I’m originally from Goa, and have been living in Baroda for the last eight years. I’ve studied mass communication, and for some time I was in Mumbai, working at a production house. After that I decided to become an artist. The plan was to apply at Faculty of Fine Arts. But, I couldn’t get an admission because of technical reasons. I’d gone to Baroda on the invitation of my sister [Sonatina Mendes] who’s also an artist. Through her, I met Rekha Rodwittiya and Surendran Nair, and they taught me. I received an all-round art education, which includes not just theory and regular discussions on art, but an entire way of life.
Cameos in a city
These works span four years, and I usually take three months for each painting. My preoccupation has always been the city. I explore the city through the people because the kind of energies they have is what directs the energy of the city. For me, a city is never static. What one person does in many ways influences what another person does. All of it comes together to form this huge crescendo of energies. I enjoy bringing in elements from various sources. So, in my works you’ll see figures from art history, popular cinema, from my own memories and experiences. I like to start a conversation between all of them and see where that leads.
Paintings by Schön Mendes
On memories and style
Things like some of the typical Goan furniture and showpieces are from my memories of Goa. I get my attention to detail from miniature paintings. The borders I use are taken directly from there. A lot of these small details like bed sheets and carpets and tiling have been taken from real life. In a lot of my works, I have a basic structure in mind — the calendar, a scroll coming to life, a maze, a circus, a factory.

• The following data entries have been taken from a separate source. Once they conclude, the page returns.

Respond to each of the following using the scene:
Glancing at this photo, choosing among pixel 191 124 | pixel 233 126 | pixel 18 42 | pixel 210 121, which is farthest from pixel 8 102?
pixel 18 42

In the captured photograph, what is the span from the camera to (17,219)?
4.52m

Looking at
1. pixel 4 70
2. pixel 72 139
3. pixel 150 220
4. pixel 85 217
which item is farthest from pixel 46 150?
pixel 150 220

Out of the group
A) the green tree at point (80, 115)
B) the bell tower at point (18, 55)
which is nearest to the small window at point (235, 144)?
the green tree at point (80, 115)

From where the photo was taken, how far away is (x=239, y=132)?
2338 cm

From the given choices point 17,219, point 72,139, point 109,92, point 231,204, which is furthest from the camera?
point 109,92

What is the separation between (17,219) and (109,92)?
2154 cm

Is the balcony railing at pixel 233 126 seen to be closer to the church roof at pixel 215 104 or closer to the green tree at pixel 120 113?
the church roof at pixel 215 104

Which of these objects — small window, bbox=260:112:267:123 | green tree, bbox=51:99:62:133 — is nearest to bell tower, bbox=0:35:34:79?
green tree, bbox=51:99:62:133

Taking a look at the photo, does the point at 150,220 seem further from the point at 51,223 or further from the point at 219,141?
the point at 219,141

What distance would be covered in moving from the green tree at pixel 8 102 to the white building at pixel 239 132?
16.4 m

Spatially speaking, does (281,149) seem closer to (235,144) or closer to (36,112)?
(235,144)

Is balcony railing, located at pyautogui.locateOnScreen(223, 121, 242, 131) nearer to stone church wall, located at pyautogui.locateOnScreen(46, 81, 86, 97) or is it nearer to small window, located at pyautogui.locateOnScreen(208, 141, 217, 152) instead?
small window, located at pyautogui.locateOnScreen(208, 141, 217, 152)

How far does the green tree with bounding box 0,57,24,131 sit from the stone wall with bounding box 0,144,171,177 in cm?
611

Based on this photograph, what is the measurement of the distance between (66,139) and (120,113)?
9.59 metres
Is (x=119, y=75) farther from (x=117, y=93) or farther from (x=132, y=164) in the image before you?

Baroda is a very small city, and everyone knows each other. Some of the people in my paintings I actually know. There are all kinds of people in my society. I have neighbours who are carpenters or government employees. I enjoy interacting with them because I like to tell stories within stories. My paintings bring all these stories together to make one big story. You can view each story individually, or you can see the whole.